Happily, after three years, and on the supposition that the Catholic Church had learned its lesson, Kenny performed an excruciating U-turn and re-opened the diplomatic mission to the Vatican. Run by just one person, according to Kenny it focuses on ‘international development’ – of all things.  

And, in an attempt to save face, Fine Gael tried to link the election of people-friendly Pope Francis to the decision to re-open the Embassy. 

 Nobody swallowed the bait with the result that Kenny’s country boy effort at international politics led to the perception that his Government had closed the embassy in the belief that it would be a popular act and then reopened it thinking it would also be a popular act – which was a boorish way to run a diplomatic service.

 

Fall from grace

But a God-fearing electorate, whose existence was ignored as much by the Labour Party as by Fine Gael, justly punished the two parties for their sins in the recent general election. The Blueshirts lost 26 seats and now, in order to stay in power, a mortified Kenny is dependent on a ragbag collection of independents and the remnants of a peed-off Fianna Fáil party that regularly submits itself to sewer crawling in support of FG policies.

Nor did God and the electorate overlook Labour! The party was practically wiped out and, in a spectacular fall from grace, its leader Joan Burton lost the top job. Coincidentally, in the Great Flood of 2015, she literally lost her seat when she toppled from a canoe during a political photo-shoot. She ended up in the Shannon. 

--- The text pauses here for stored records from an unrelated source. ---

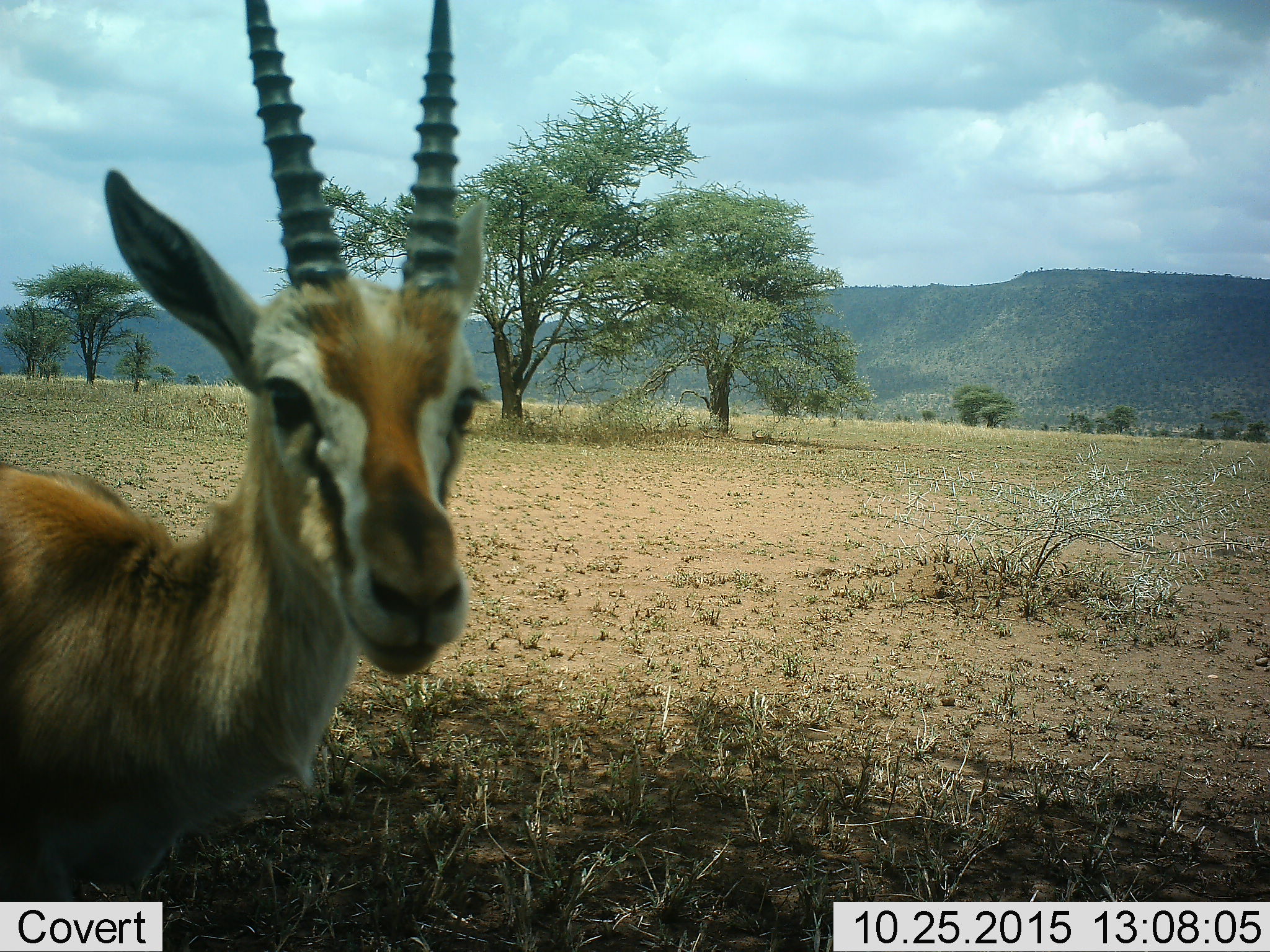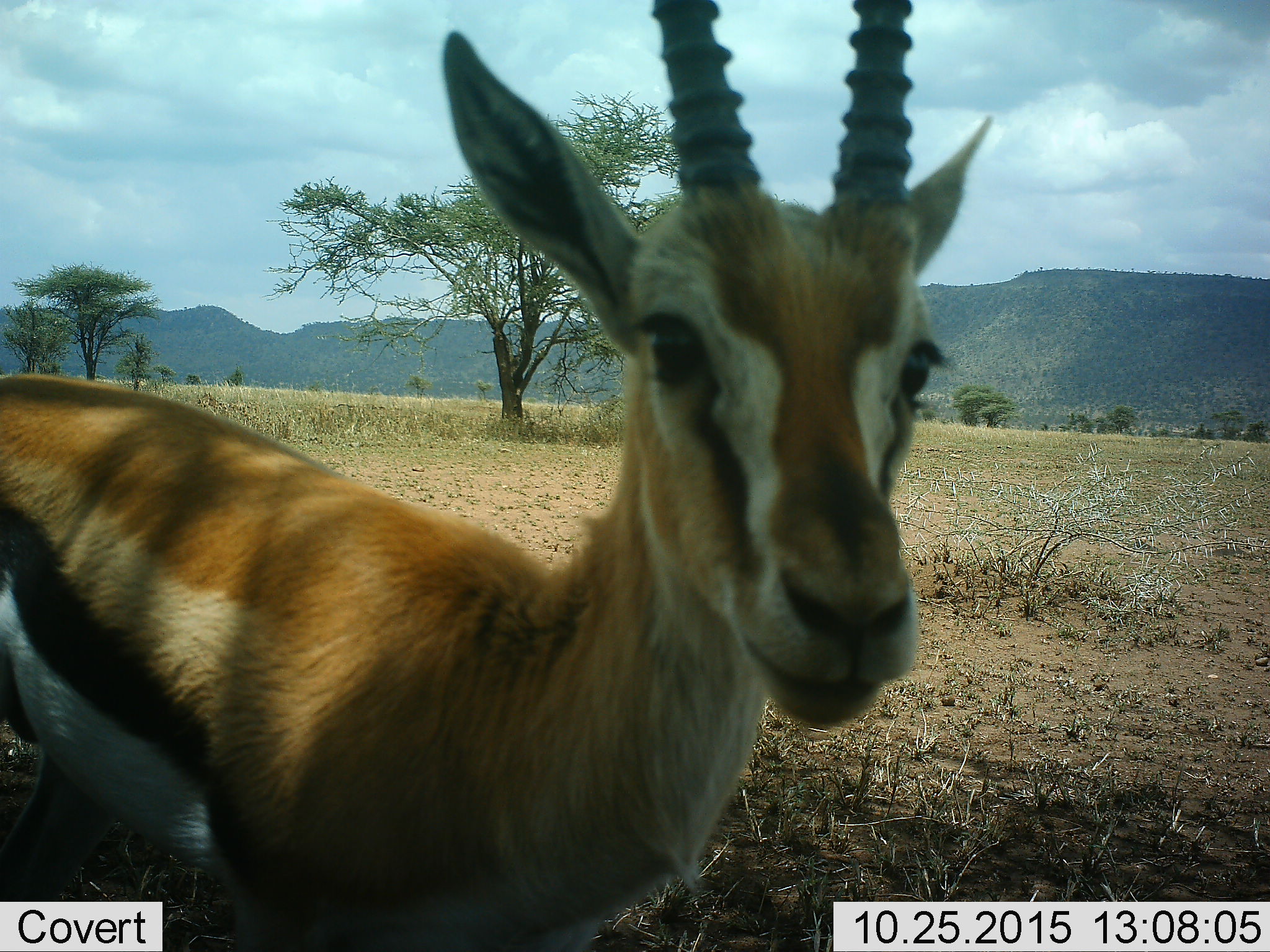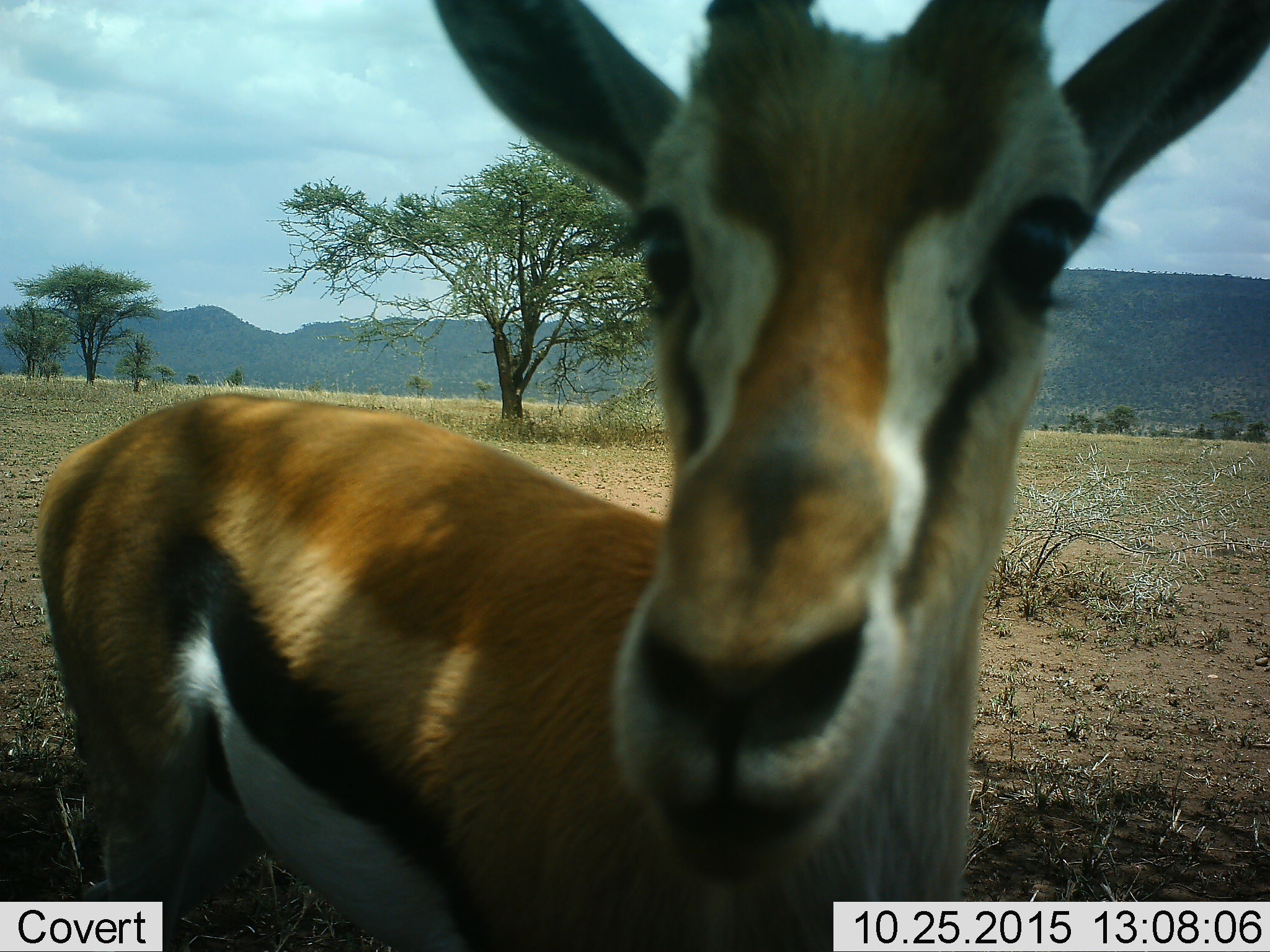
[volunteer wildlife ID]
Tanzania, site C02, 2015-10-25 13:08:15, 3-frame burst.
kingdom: Animalia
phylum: Chordata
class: Mammalia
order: Artiodactyla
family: Bovidae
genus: Eudorcas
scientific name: Eudorcas thomsonii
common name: thomson's gazelle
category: gazellethomsons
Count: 1.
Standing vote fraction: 38%.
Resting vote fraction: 15%.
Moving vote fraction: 69%.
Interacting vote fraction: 8%.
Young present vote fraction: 8%.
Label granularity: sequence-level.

The Embassy closure, the attack on the Pontiff and on Catholic culture did not constitute Fine Gael’s finest hour, and one commentator chose to depict it as a dogfight between popes and dopes. 

Did Kenny gain any knowledge or wisdom from the ludicrous and humiliating fiasco?

To judge by the weasel words, acrimony and rancour currently being engendered by his latest wheeze, the pathetic so-called Citizens’ Assembly on abortion, he doesn’t learn from failure.

After Archbishop Martin declared that the taking of a life, at whatever stage, is ‘gravely, morally wrong,’ one of Kenny’s bright young things, Kate O’Connell, TD, denounced the archbishop for  ‘getting involved in women’s health issues.’  His ideas were ‘not in any way relevant,’ she primly remarked.  

‘They (the Catholic Church) are entitled to their opinions, but I don’t put any weight in them ... It is the same as asking my four-year-old ...We as legislators should not be following the preachings of leaders of faith, in this case the leader of the Catholic Church,’ she said.

Oh dear!  We’ve been here before.  Despite Ms O’Connell’s appalling syntax and nastiness, there’s a dull familiarity about it all –a mixture of Workers Party-Labour-Fine Gael intolerance that’s compounded by Kenny’s failure to recognise that one does not get different results by doing the same thing over and over again.  Sad!